Le recours au numérique, comme moyen pour maintenir un contact en respectant la distanciation sociale a été une réponse assez généralisée, aux effets très variés. D’une part, le numérique des applications de communication a permis aux personnes de maintenir le contact et de s’organiser. D’autre part, la numérisation de l’accès aux services et même les tentatives de transformer des activités d’éducation populaire – formations, ateliers de réflexion, etc. – en activités en ligne ont montré la portée de la « fracture numérique », mais aussi l’impossibilité de numériser les sentiments de solidarité, d’engagement, de fureur politique. Même en admettant la possibilité de prendre des mesures destinées à réduire la fracture numérique, le fonctionnement en ligne ne permet pas de faire une éducation populaire visant la constitution de sujets collectifs capables de se mobiliser. Il faut donc s’interroger quant à l’utilisation la plus appropriée et, donc, limitée du numérique, en sachant aussi que le fonctionnement de ces outils dépend d’infrastructures qui pourraient ne plus fonctionner ou être disponibles ou être utilisées à des fins de contrôle en cas de crises de nature autre qu’une crise sanitaire.
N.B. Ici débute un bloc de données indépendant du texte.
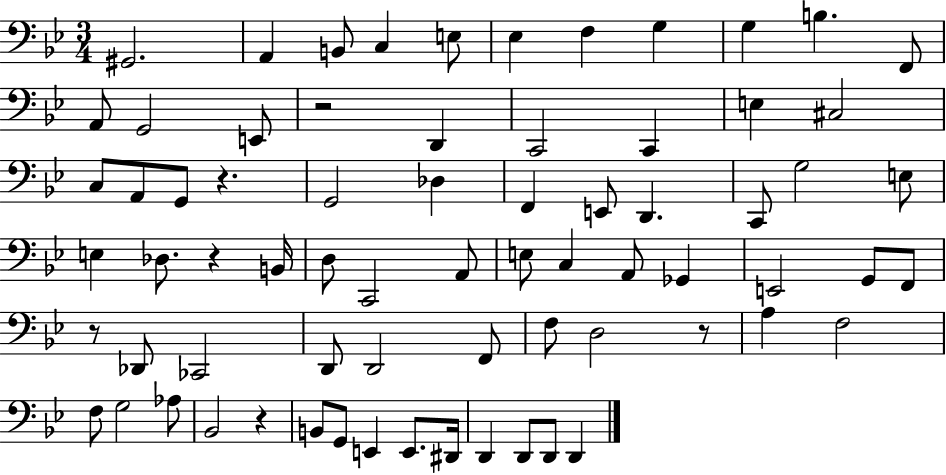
{
  \clef bass
  \numericTimeSignature
  \time 3/4
  \key bes \major
  \repeat volta 2 { gis,2. | a,4 b,8 c4 e8 | ees4 f4 g4 | g4 b4. f,8 | \break a,8 g,2 e,8 | r2 d,4 | c,2 c,4 | e4 cis2 | \break c8 a,8 g,8 r4. | g,2 des4 | f,4 e,8 d,4. | c,8 g2 e8 | \break e4 des8. r4 b,16 | d8 c,2 a,8 | e8 c4 a,8 ges,4 | e,2 g,8 f,8 | \break r8 des,8 ces,2 | d,8 d,2 f,8 | f8 d2 r8 | a4 f2 | \break f8 g2 aes8 | bes,2 r4 | b,8 g,8 e,4 e,8. dis,16 | d,4 d,8 d,8 d,4 | \break } \bar "|."
}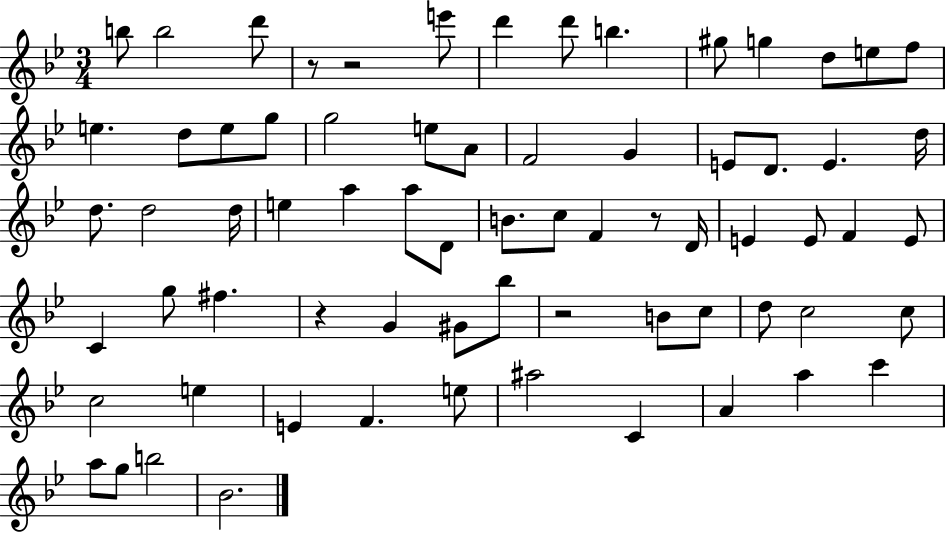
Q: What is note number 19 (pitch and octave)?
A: A4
L’action de plaidoyer et de revendication – indispensable au moins pour donner de la visibilité à l’existence de groupes exclus ou pénalisés ou oubliés par les mesures de gestion de la crise – a montré que dans des situations de crise les institutions publiques n’ont pas ou ne se donnent pas la capacité de répondre à la crise vécue par les classes populaires. Une réponse efficace est venue de l’organisation du secteur associatif qui s’est mobilisé en mutualisant les différentes compétences, capacités et ressources. Cela vaudrait donc la peine de réfléchir, dans la perspective de nouvelles crises, à l’opportunité de structurer et de renforcer cette capacité de réponse d’en bas, et d’en faire un axe de travail qui vise à faire évoluer les organisations de l’éducation populaire. Un peu sur le modèle d’organisations et de pratiques dans de nombreux pays du Sud du monde, qui sont plus habituées à agir dans des situations de crise.
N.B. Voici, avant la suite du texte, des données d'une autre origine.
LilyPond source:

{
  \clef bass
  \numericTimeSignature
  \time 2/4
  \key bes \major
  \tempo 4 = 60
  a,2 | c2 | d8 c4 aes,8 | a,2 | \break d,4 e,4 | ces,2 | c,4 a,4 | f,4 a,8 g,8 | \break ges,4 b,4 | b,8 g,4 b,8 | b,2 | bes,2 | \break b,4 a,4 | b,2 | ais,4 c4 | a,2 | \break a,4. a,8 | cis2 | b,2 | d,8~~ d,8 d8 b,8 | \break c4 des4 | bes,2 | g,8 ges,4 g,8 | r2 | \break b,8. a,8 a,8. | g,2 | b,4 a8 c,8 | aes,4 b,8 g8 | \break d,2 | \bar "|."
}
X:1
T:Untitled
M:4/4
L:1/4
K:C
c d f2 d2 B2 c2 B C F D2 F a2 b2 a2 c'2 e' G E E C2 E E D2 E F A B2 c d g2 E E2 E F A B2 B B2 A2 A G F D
L’éducation populaire ne peut pas exister en dehors de l’espace public : celui-ci est même constitutif de l’éducation populaire. Or, une crise systémique tend à limiter l’accès à l’espace public, et les institutions n’hésitent pas à mettre des limites à la démocratie pratiquée comme mal mineur en comparaison à d’autres conséquences de la crise. Dans l’expérience récente, la limitation de la diffusion du virus et des conséquences de cela sur les services sanitaires ont été la priorité qui justifie les restrictions – sélectives – à la possibilité de se réunir avec une finalité politique. Sans sous-estimer la nécessité de se protéger du virus (un aspect de la sécurité évoquée plus haut), il faut admettre que la gestion de la crise sanitaire doit stimuler la réflexion des acteurs de l’éducation populaire par rapport à la suspension de l’accès à l’espace public. Peut-on accepter la mise en concurrence entre la sécurité et la démocratie ? Les organisations d’éducation populaire devraient-elles considérer le recours à la désobéissance civile, tout en se donnant la capacité d’assurer la sécurité des personnes impliquées ?

Ce genre de questionnements semble incontournable si on veut maintenir une capacité renouvelée à un agir collectif et critique, sans se limiter à des solutions faciles ou rester prisonnier de l’illusion d’un retour à la « normalité ».